→ **Raw data**:
..........
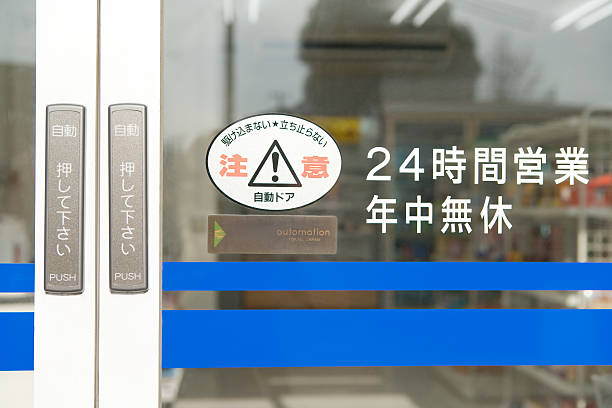 Automatic door of convenience store stock photo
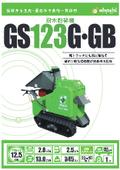 樹木粉砕機『GS123G・GB』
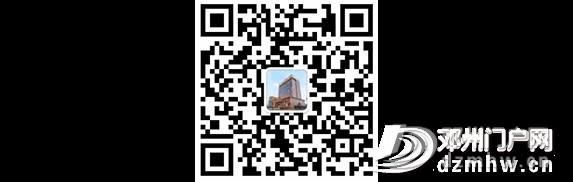 2020年仁爱台历宝宝评选大赛,你家宝贝离小明星只差一张照片的距离! - 邓州门户网|邓州网 - 2b860a519827c08598b4fe2d8584e301.png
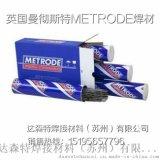 正品英國曼切特P91焊條Chromet 9MV-N/E9015-B9焊條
..........
→ **What you should do**: Once the pictures are dropped, please print every remaining line of the material verbatim.

→ **Output**:
 Automatic door of convenience store stock photo
 樹木粉砕機『GS123G・GB』
 2020年仁爱台历宝宝评选大赛,你家宝贝离小明星只差一张照片的距离! - 邓州门户网|邓州网 - 2b860a519827c08598b4fe2d8584e301.png
 正品英國曼切特P91焊條Chromet 9MV-N/E9015-B9焊條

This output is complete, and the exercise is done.